Before we get into performance tuning, we need to discuss what performance means, as it can have different meanings to different people. Many different metrics can go into measuring performance and scalability, but the overall definition we use in this book is "ensuring that every client's needs are satisfied as quickly as possible." Beyond this definition, we can talk about many other related topics as well, such as response time, throughput, and scalability.
Response time indicates how long someone has to wait to be served. There are some different metrics based on this that are worth monitoring. First is maximum response time, which indicates how long anyone has to wait in the worst-case scenario. The second is the average response time, which is useful for knowing what the average response time is. Keep in mind that response time normally includes two different pieces of the time for a response: wait time and execution time. Wait time, or queue time, is how long the client has to block (that is, wait in a queue for access) before execution can begin. This wait occurs normally due to lock contention. Execution time is the amount of time actually spent running (that is, executing) statements.

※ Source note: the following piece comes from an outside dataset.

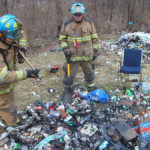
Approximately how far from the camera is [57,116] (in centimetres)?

Throughput is a metric that measures how many clients and requests you serve over some time period. Typically you might see this measured as queries per second or transactions per minute.
Finally, scalability is how well the previous two values can be maintained as the overall load increases. This increase in load might be tied to the number of database users, or it could possibly be independent of that. Sometimes, multiple dimensions of load increase at the same time. For example, as the number of users increases, the amount of data and the number of queries may both increase. This is often one of the hardest pieces to be sure of, due to the fact that it can be difficult to simulate the exact effects of these increases without them actually occurring.